Дары В. обычно истолковывались так: ладаном почитают Божество, золотом платят подать царю, миррой (которой умащали мертвецов) чествуют предстоящую страдальческую кончину Иисуса Христа.

[152]

[153]

ВОСКРЕСЕНИЕ Иисуса Христа

ВОСКРЕСЕНИЕ Иисуса Христа (греч. 'Avaoxaoic,, лат. Resurrectio), в христианском вероучении возвращение Иисуса Христа к жизни после Его смерти на кресте и погребения. Евангелия расска­зывают, что Христос неоднократно предсказывал Свою насильственную смерть и В. «в третий день» (напр., Мф. 16:21; 17:23; 20:19).
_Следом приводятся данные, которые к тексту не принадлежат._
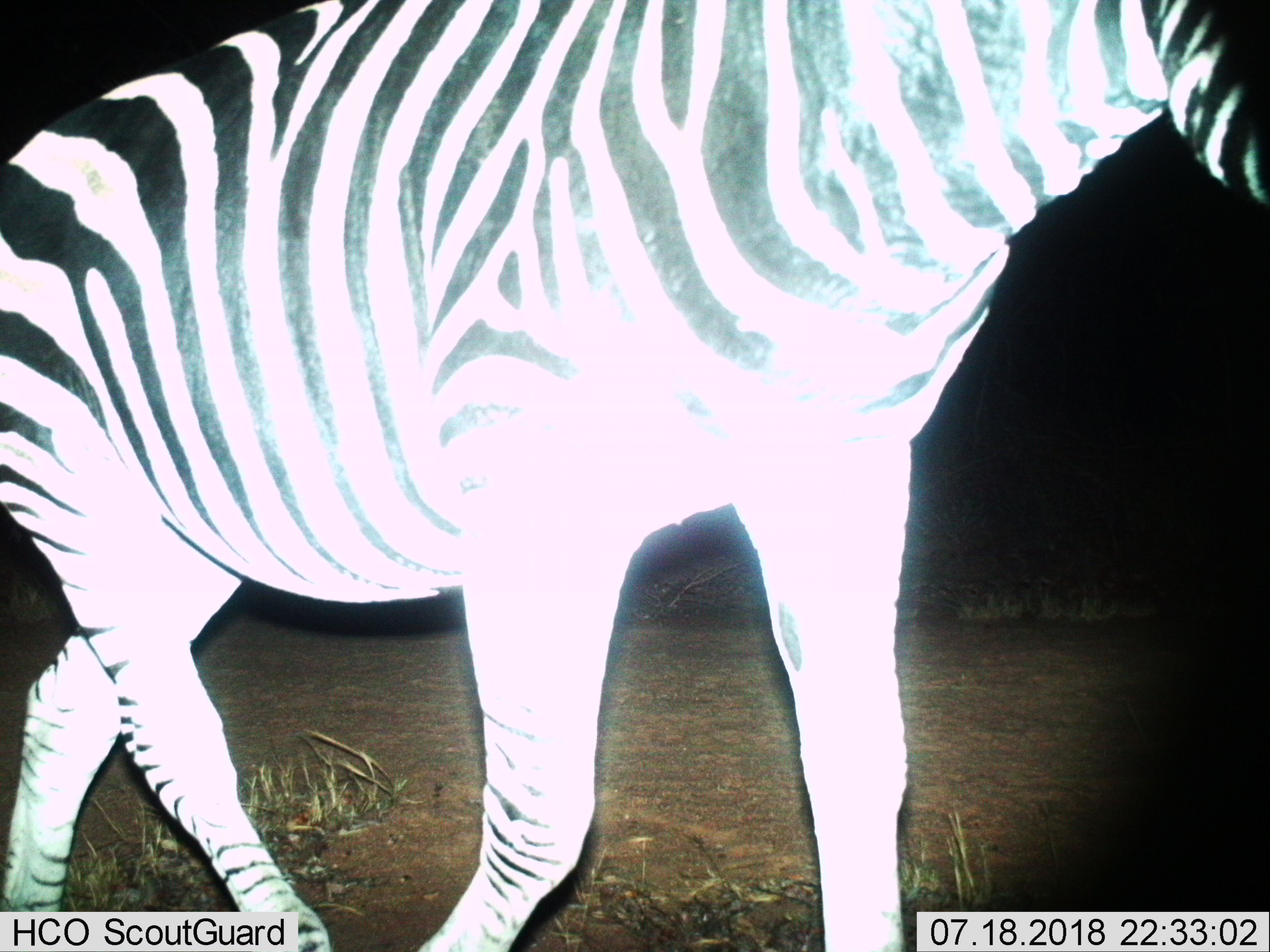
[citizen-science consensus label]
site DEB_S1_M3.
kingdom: Animalia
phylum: Chordata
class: Mammalia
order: Perissodactyla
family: Equidae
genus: Equus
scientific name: Equus quagga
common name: plains zebra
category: zebraplains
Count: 1.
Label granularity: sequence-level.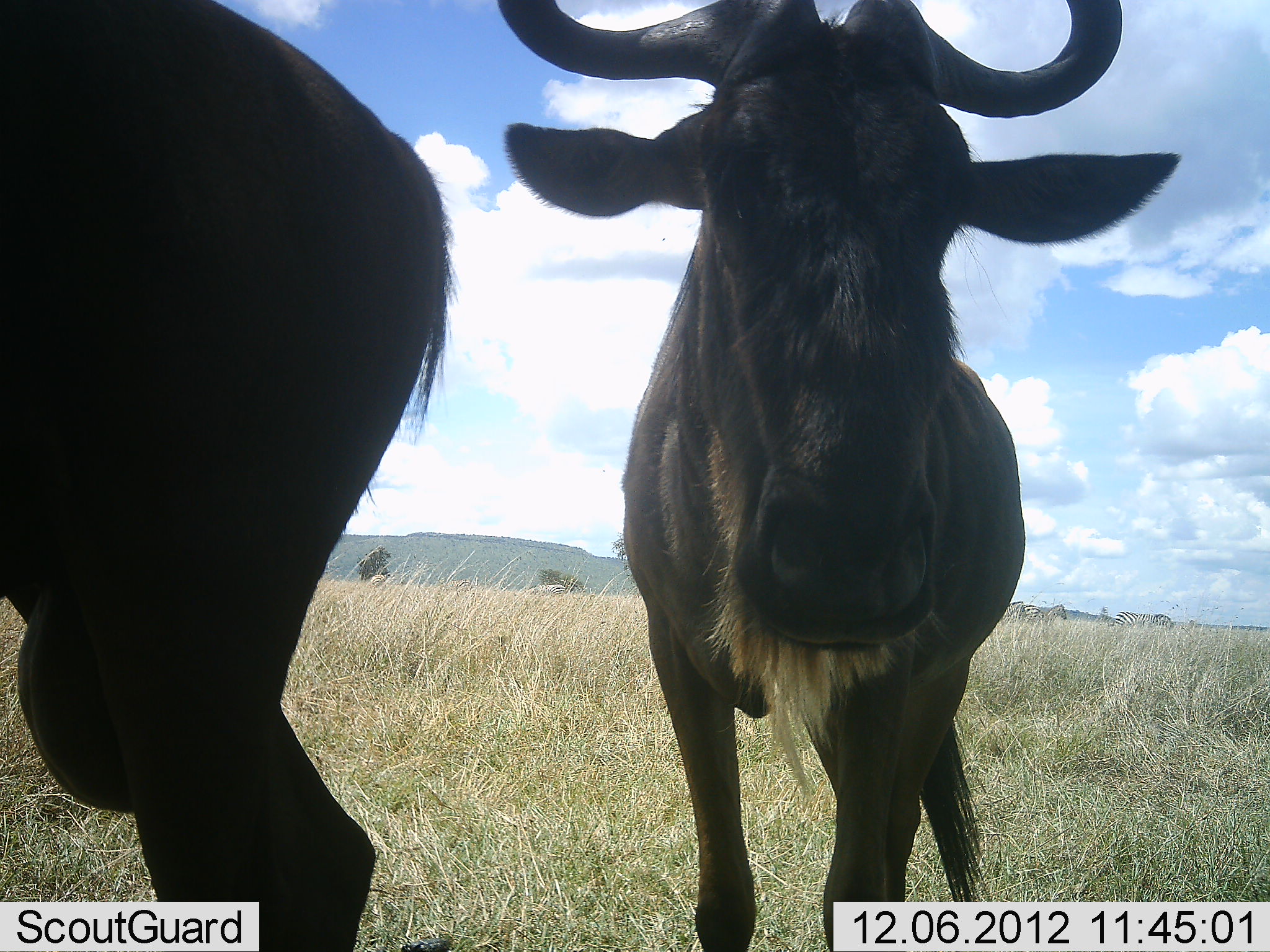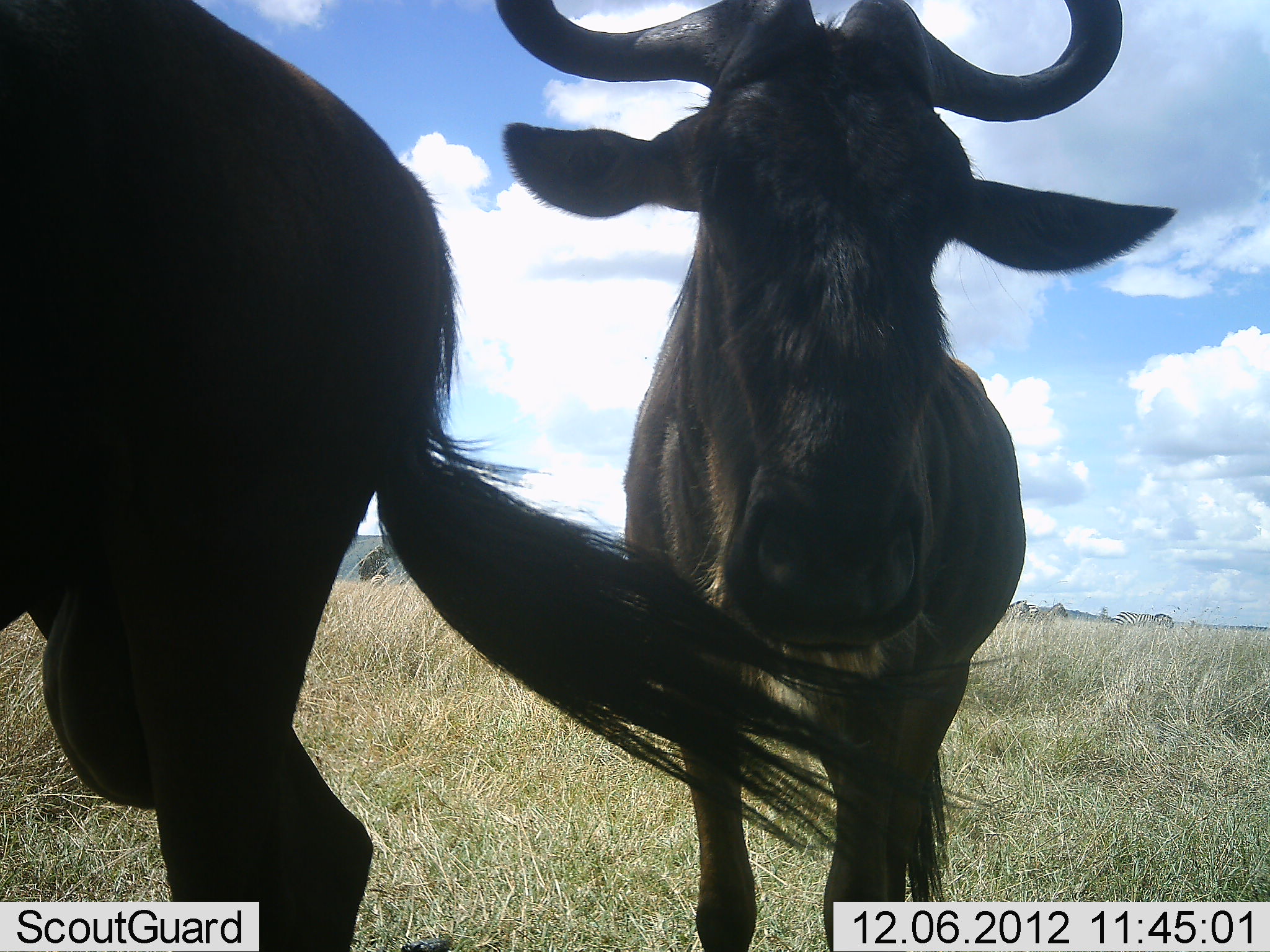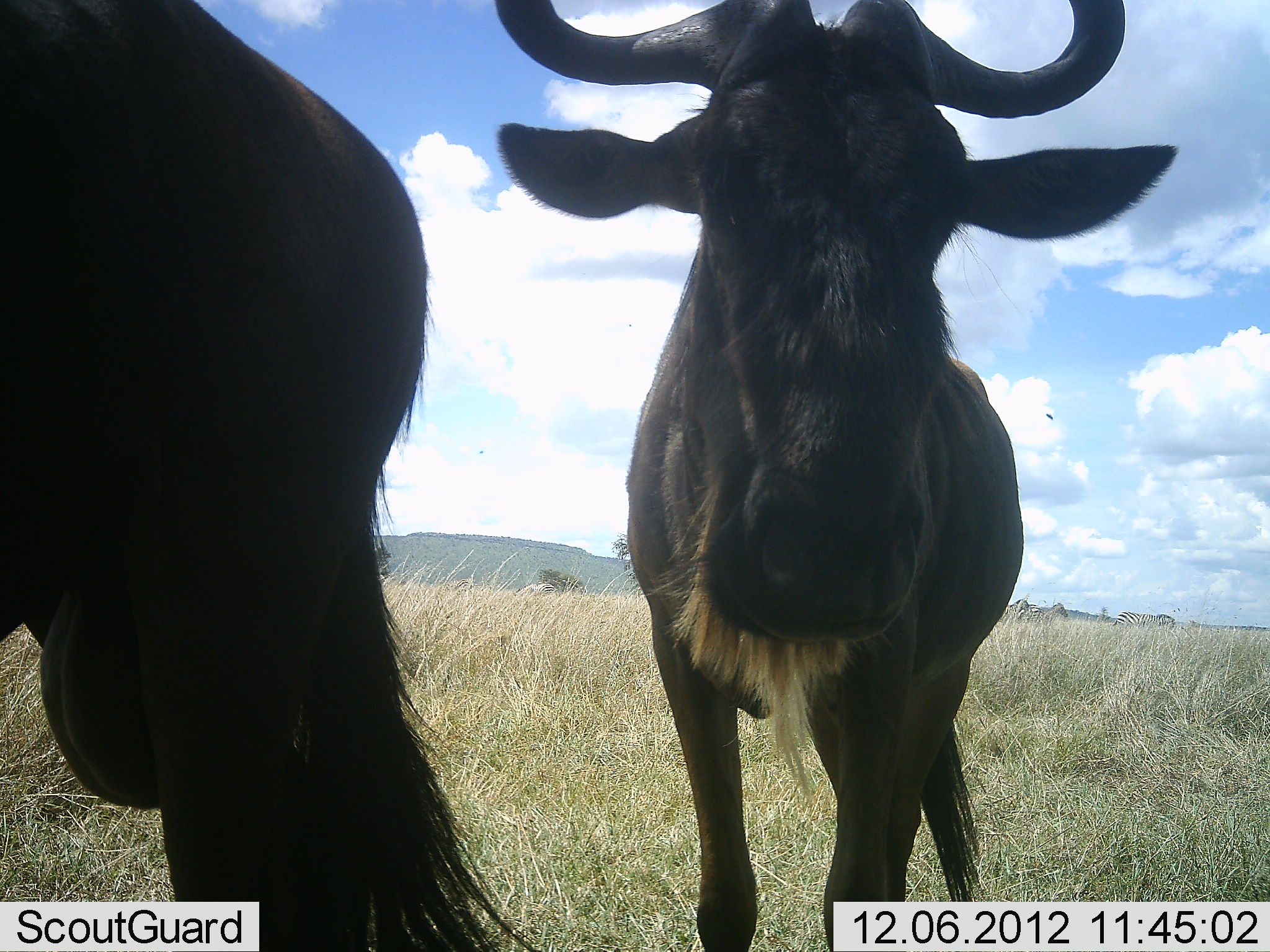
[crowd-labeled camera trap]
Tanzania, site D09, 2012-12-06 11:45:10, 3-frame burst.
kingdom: Animalia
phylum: Chordata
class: Mammalia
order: Artiodactyla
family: Bovidae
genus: Connochaetes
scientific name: Connochaetes taurinus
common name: blue wildebeest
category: wildebeest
Wildebeest (blue wildebeest) (Connochaetes taurinus), count 2. Behavior (volunteer vote fractions): standing 94%, resting 6%, moving 0%, interacting 6%. Young present (vote fraction): 0%. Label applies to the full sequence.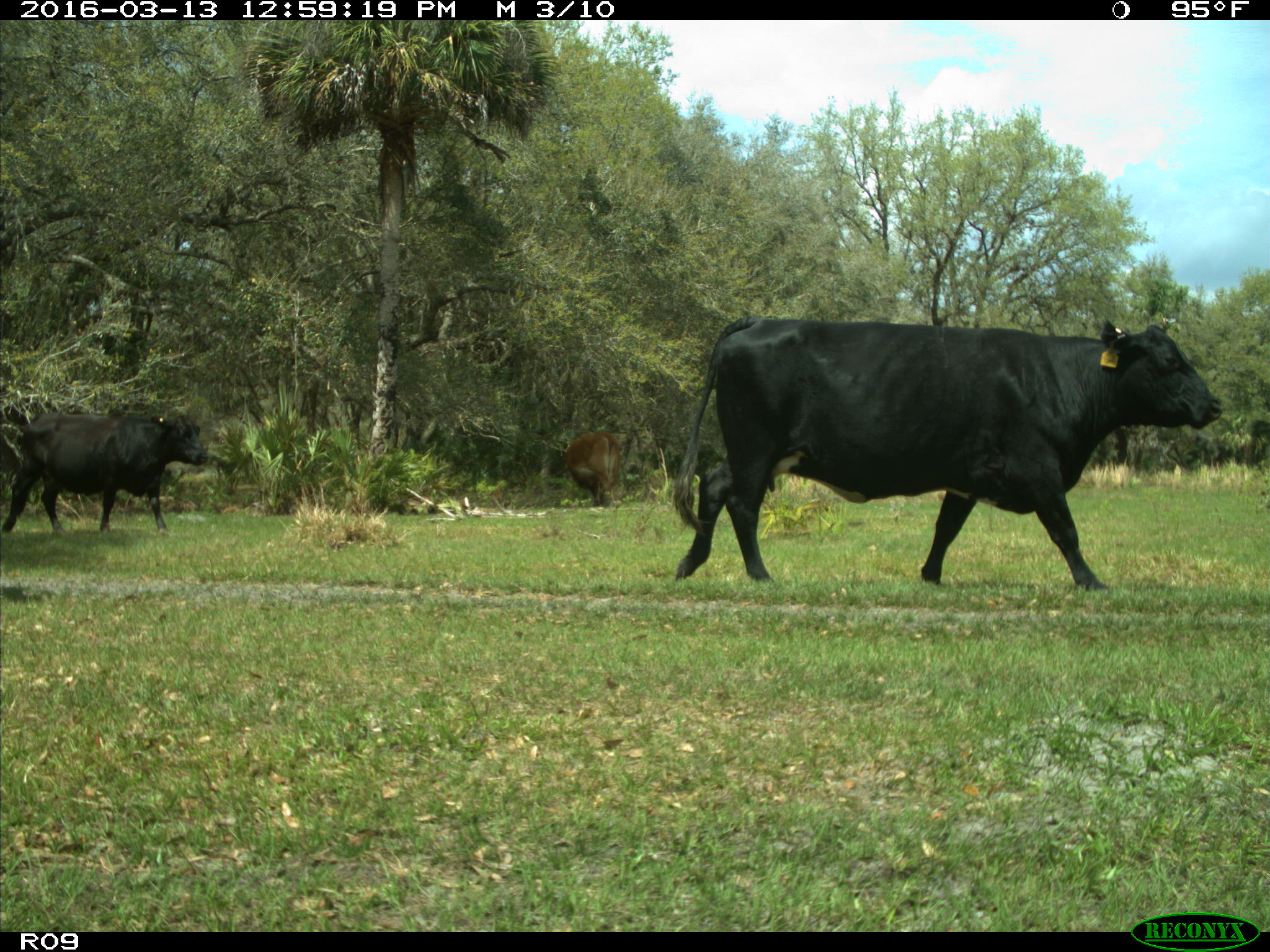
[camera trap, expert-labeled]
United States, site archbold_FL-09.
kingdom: Animalia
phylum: Chordata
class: Mammalia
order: Artiodactyla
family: Bovidae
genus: Bos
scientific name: Bos taurus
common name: domestic cow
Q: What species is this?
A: Bos taurus (domestic cow).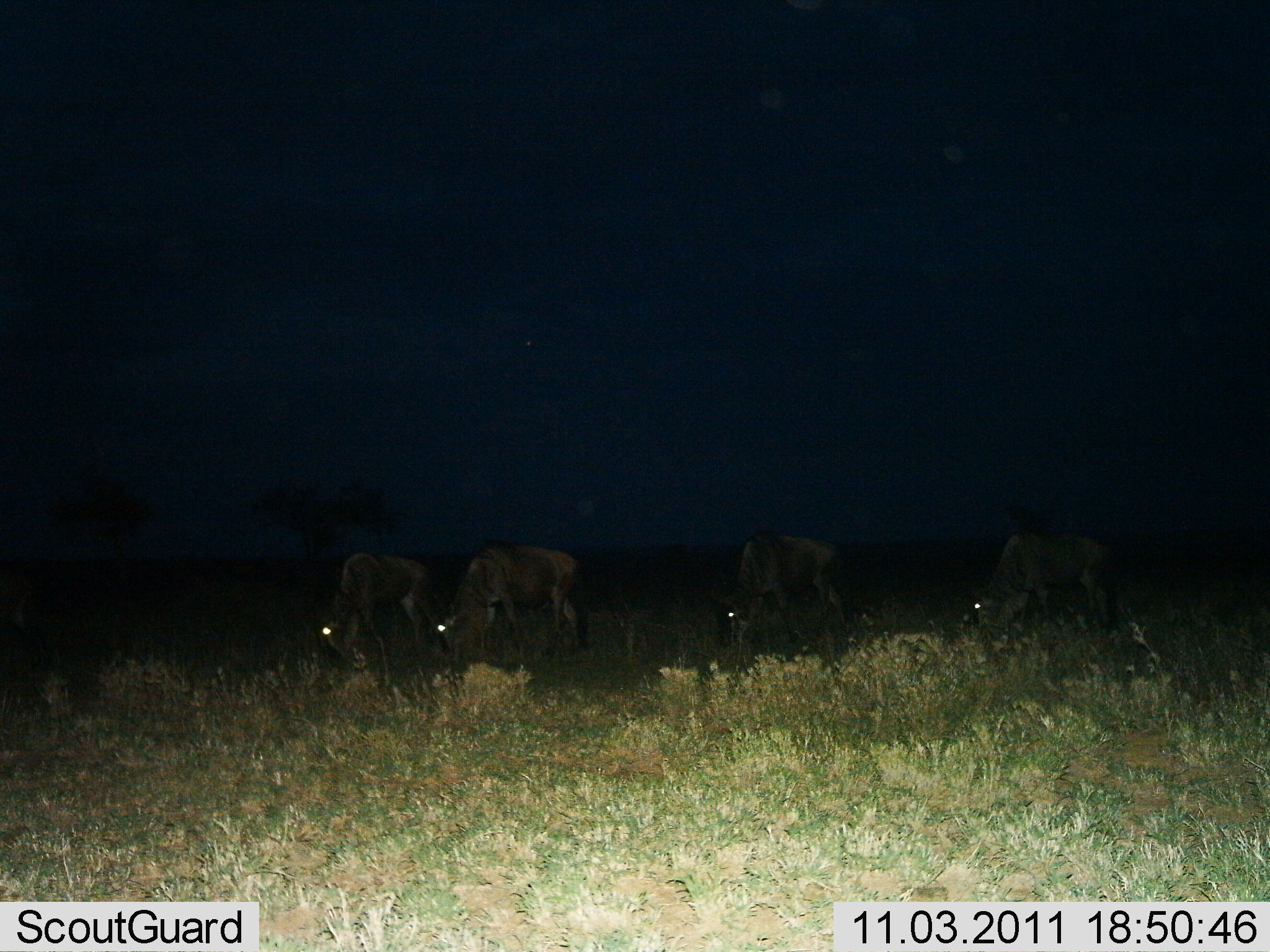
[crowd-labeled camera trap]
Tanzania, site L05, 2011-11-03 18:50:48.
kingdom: Animalia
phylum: Chordata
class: Mammalia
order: Artiodactyla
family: Bovidae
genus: Connochaetes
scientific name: Connochaetes taurinus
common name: blue wildebeest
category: wildebeest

Этот срок, символически соотнесенный с ветхозаветным прототипом — трех­дневным пребыванием Ионы в утробе морского чудища (Мф. 12:40: «как Иона был во чреве кита три дня и три ночи, так и Сын Человеческий будет в сердце земли три дня и три ночи»), назван в соответствии со счетом дней, принятым в древности, когда сколь угодно малая часть суток принималась за день (хотя фактически между смертью Христа и его В., как они изображены в Евангелиях, лежит меньше двух суток -примерно от 15 часов в пятницу до ночи с субботы на воскресенье). Само событие В. как таковое, т. е. оживание тела Христа и Его выход из заваленной камнем гробницы, нигде в канонических Евангелиях не описывается, поскольку никто из людей не был его свидетелем (по этой же причине оно не изображается в византийской и древнерусской иконографии). Только в апокрифическом «Евангелии Петра» имеются наглядные картины самого В. Канонические Евангелия сообщают лишь: во-первых, о зрелище пустой гробницы со сложенным в ней саваном (Ин. 20:5-7) и отваленным камнем, на котором сидит юноша, обле­ченный в белую одежду (Мк. 16:5), т. е. один из Ангелов (Мф. 28:2), или два Ангела (Лк. 24:4), ясными словами говорящие о В.; и во-вторых, о явлениях воскресшего Христа Своим последователям. Пустую гробницу как вещественный знак В. видят мироносицы, т. е. женщины, пришедшие рано утром в воскресенье довершить дело погребения и помазать тело Христа по восточному обычаю благовонными и бальзамирующими веществами (Мф. 28:1-8; Мк. 16:1-8; Лк. 24:1-11). Затем к пустой гробнице являются и входят в нее апостол Петр и «другой ученик» (Иоанн Богослов) (Ин. 20:2-10). Явления воскресшего Христа отли­чаются чудесными особенностями, они телесны (Христос ест с учени­ками, апостол Фома пальцем ощупывает на теле Христа рану от копья), но телесность эта уже не подчинена физическим законам (Христос входит сквозь запертые двери, мгновенно появляется и мгновенно исчезает и т. д.). Он перестал быть непосредственно узнаваемым для

самых близких людей: Мария Магдалина сначала принимает Его за садовника (Ин. 20:15), ученики, которым Он явился на пути в Эммаус, пройдя с Ним долгую часть пути и проведя время в беседе с Ним, вдруг узнают Его, когда у них «открываются глаза», причем Он сейчас же становится невидимым (Лк. 24:13-31); но не все поверили в телесное В. Христа (Мф. 28:17, срв. рассказ о неверии Фомы, Ин. 20:25). По преданию, не имеющему опоры в евангельском тексте, но разделяемому православной и католической традицией, Христос по Воскресении раньше всех явился Деве Марии. Согласно канонической версии, явления воскресшего Христа и Его беседы с учениками продолжались 40 дней и завершились Вознесением. В одном новозаветном тексте упоми­нается явление Христа по Воскресении «более нежели пятистам братии в одно время» (1 Кор. 15:6).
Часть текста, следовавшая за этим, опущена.